Identification of Myc Targets using cDNA Arrays

Myc protein expression was determined by Western blot analysis in tumor cell lines. We compared the gene expression profiles of several Myc-expressing versus nonexpressing cell lines, derived from human tumors, using cDNA arrays (Fig. 1). The analysis identified 121 potential N-Myc activation targets and 9 repression targets in N-Myc-expressing cell lines (Tables 2, 3). Using the same selection criteria, 721 c-Myc activation targets and 47 c-Myc repression targets were identified in a panel of medulloblastoma/PNET cell lines (data not shown). Sixty of the 121 potential N-Myc target genes (50%) were up-regulated in c-Myc-expressing cell lines (Tables 2, 3).

thumbnail image

Figure 1. cDNA array analysis of (A) neuroblastoma and (B) medulloblastoma cell lines. A hierarchical cluster analysis of the 4608 array elements discriminated between cell lines with high levels (e.g., NGP, NLF, LAN-6, 425, 283) and low levels (e.g., SK-N-RA, SK-N-SH, Daoy, PFSK) of Myc protein expression. Individual genes are shown in rows, and cell lines are shown in columns.
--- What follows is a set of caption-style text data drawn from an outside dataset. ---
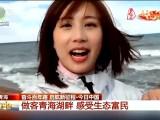做客青海湖畔 感受生态富民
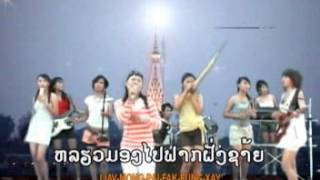 Video lao music download MP3, 3GP, MP4, WEBM, AVI, FLV Juli 2018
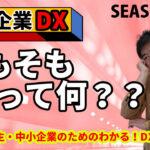 【DX・テレワーク入門】わかる!DXシリーズ DXって何?? シーズン1-1 #kenf500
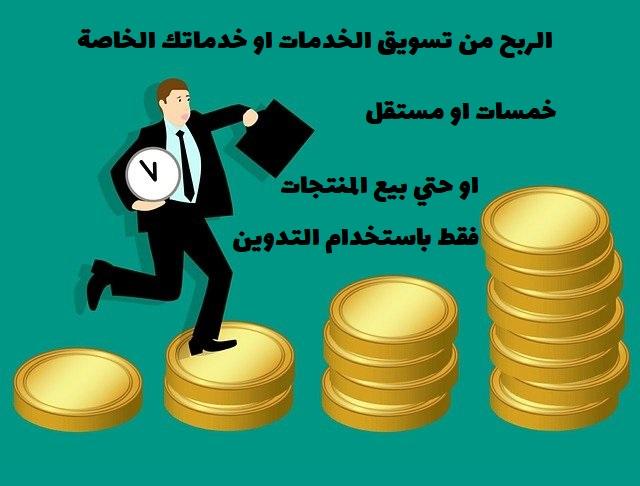 الربح من المدونات عن طريق تسويق الخدمات أو بيع المنتجات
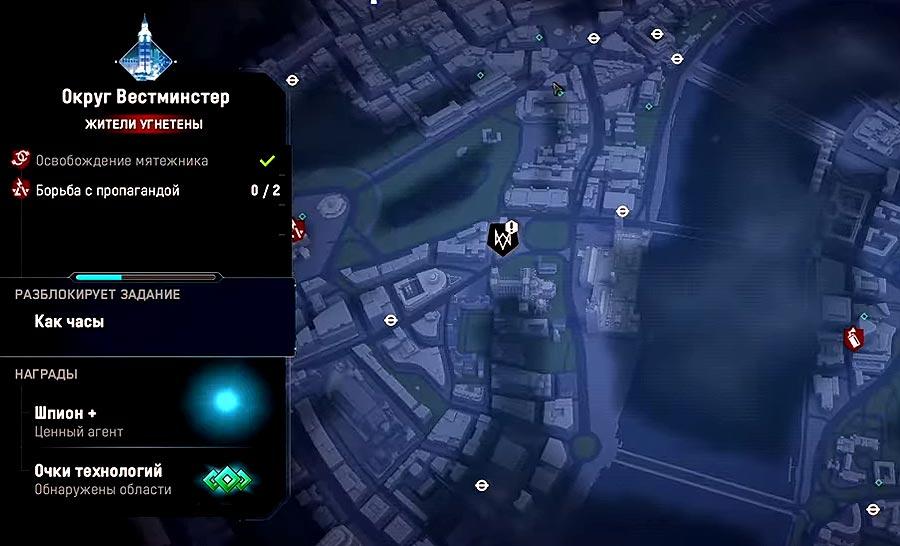 Самые секретные агенты в Watch Dogs Legion: где искать Шпиона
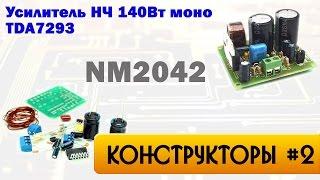 Конструктор NM2042 - усилитель НЧ 140Вт, моно (TDA7293)(Обзор конструктора NM2042 - усилитель НЧ 140Вт, моно (TDA7293) (от компании Мастеркит). Комплектация, сборка и пайка,..., 2015-03-25T07:08:52.000Z)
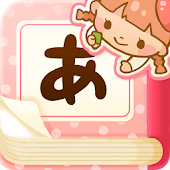 Name Book | Write in hiragana!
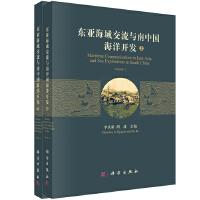 东亚海域交流与南中国海洋开发(上下册)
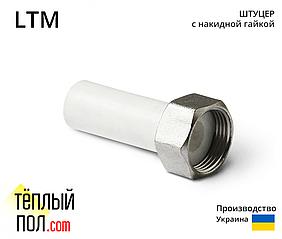 """""""Штуцер с накидн.гайкой 20*3/4 PPR марки LTM (произв.Украина)"""""""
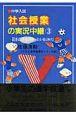 中学入試 社会授業の実況中継<第2版> 日本の歴史 原始~安土・桃山時代 (3)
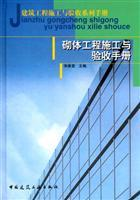 masonry construction and acceptance of manual (fine): ZHU WEI YI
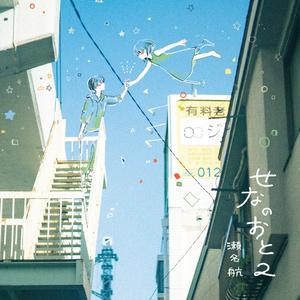 「せなのおと2」2nd Full Album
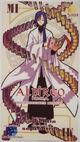 Card Albireo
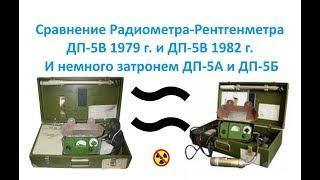 Сравнение Радиометра Рентгенметра ДП 5В 1979 г  и ДП 5В 1982 г  И немного затронем ДП 5А и ДП 5Б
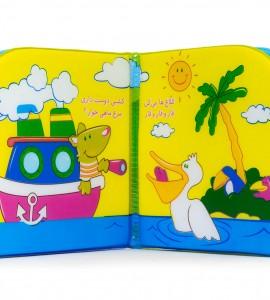کتاب کودک خرسی کثیف شده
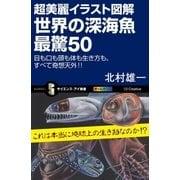 超美麗イラスト図解 世界の深海魚 最驚50(SBクリエイティブ) [電子書籍]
Genes that were overexpressed in the Myc-expressing cell lines relative to the low-expressing cell lines are depicted in red, genes that were underexpressed in the Myc-expressing cell lines relative to the low-expressing cell lines are depicted in green, and genes that were expressed equivalently in both cell populations are depicted in black. Duplicate hybridizations were performed for all comparisons, and the average values of expression for individual genes are shown.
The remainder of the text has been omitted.